DVD/Blu Ray

Dressed As a Girl (18) | Home Ents Review

dressed-like-a-girl

Dir. Colin Rothbart, UK, 2014, 96 mins.
Sometimes outrageous behaviour but always fascinating, this documentary shows the on-stage and off stage activities of a group of friends who are all drag queens. Jonny Woo – the self-styled leader of the drag artists, who believes that you put on women’s clothes and set yourself free as part of the community – introduces us to the scene and to the characters involved.  Jonny looks like Boy George.

There’s John Sizzle, and his down-to-earth mum, who we see talking about not knowing he was gay as he didn’t wear her clothes.  Then we have Pia who wishes to get castrated.  She has very strange ideas about aliens coming to earth and the end of the world.

Holestar has been doing drag for 10 years and seems quite content to continue.  The difference with her is that she is a woman who looks like a man dressed as a girl.  She refers to herself as “a tranny with a fanny”.  We learn that Holestar was in the army trying to be normal.  She left and became a drag queen. And we have young Scottee, whose parents have both been in the AA.

We learn a lot about Amber who was originally a man with tattoos who gradually transitions into a good-looking young woman who has a very successful boob job and is on her way to becoming a full woman.  There is a moving section in the documentary where Amber meets up with the father she had lost contact with and tries to talk to him about her change.  He is a blunt Northerner and just insists that to him she is the same Dean as before although she is also Amber. The operation has made no difference to him, he asserts. He tells her to eat all her food! We also get to meet Jonny’s very ordinary parents living in Kent.

The movie is not all laughter and jollity and there are sections on the growth of AIDS and the extreme drug habits of a number of the performers.  It shows the more seedy side to that depicted in the new stage musical Kinky Boots.

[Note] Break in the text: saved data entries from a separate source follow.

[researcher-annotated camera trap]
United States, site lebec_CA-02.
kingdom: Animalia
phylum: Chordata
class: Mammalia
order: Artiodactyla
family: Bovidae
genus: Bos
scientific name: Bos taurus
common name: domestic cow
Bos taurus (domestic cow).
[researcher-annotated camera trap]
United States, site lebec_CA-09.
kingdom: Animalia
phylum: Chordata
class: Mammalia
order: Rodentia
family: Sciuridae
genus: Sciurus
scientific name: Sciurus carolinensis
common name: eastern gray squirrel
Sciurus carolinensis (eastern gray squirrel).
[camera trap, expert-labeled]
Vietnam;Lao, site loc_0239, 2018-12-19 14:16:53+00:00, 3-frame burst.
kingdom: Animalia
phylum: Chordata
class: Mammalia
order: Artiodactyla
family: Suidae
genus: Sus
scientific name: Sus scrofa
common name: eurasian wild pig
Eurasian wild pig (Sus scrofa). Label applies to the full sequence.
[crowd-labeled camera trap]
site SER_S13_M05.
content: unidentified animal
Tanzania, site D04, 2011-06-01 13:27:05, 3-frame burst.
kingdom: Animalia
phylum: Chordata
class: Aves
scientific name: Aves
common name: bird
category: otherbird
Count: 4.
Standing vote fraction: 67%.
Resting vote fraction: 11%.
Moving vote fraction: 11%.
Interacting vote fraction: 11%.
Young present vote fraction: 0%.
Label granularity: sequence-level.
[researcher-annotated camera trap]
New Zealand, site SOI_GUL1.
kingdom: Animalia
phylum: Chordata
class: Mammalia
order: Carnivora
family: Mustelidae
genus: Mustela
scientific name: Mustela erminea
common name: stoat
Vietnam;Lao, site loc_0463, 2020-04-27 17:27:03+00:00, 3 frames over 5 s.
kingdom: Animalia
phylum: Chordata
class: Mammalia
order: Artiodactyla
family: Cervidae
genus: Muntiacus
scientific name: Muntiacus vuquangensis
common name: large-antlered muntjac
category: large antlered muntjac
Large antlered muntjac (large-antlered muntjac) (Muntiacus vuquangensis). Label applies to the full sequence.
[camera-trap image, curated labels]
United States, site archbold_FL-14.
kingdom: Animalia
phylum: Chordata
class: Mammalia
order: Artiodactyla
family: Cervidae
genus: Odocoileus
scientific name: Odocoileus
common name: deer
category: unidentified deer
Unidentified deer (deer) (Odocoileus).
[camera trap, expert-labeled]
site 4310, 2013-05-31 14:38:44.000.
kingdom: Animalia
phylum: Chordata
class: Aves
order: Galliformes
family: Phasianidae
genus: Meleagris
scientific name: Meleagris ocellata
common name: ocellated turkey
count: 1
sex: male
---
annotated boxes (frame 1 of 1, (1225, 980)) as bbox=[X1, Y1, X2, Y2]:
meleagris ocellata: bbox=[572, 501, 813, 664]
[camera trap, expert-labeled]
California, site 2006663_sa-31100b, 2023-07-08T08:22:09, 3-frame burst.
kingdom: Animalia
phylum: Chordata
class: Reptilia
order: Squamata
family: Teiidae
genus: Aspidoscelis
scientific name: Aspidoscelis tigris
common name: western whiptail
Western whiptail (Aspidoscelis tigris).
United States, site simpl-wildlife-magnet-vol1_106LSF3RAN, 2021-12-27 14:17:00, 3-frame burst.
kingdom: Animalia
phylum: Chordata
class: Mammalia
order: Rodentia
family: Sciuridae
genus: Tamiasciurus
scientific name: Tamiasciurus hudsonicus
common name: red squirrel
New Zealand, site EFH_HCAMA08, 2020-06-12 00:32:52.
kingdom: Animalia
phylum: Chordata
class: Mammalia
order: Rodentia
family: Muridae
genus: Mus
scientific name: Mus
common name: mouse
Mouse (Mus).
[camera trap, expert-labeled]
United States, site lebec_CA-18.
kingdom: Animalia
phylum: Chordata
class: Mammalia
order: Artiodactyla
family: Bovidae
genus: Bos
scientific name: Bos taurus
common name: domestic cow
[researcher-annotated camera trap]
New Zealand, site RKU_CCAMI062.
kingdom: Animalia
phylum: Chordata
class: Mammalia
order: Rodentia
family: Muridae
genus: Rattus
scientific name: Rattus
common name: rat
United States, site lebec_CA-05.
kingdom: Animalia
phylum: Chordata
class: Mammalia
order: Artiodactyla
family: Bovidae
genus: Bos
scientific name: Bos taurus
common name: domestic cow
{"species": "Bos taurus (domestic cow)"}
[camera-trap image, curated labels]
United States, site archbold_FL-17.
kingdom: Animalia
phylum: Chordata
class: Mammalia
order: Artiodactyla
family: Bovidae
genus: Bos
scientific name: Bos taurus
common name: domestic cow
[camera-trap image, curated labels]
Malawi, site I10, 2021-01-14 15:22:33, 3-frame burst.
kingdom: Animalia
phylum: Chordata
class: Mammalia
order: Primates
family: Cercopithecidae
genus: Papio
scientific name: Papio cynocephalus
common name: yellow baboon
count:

The film begins and ends with performances of Gay Bingo – a weird and very flamboyant take on Bingo with the drag artists and an unusual take on the numbers in Bingo – let’s just say 99! The final performances, with all the friends present, celebrate 10 years of Gay Bingo.

As you can tell this is a very unusual film. It is most engaging and for sheer fascination it is well worth getting the DVD which is out from 6 December.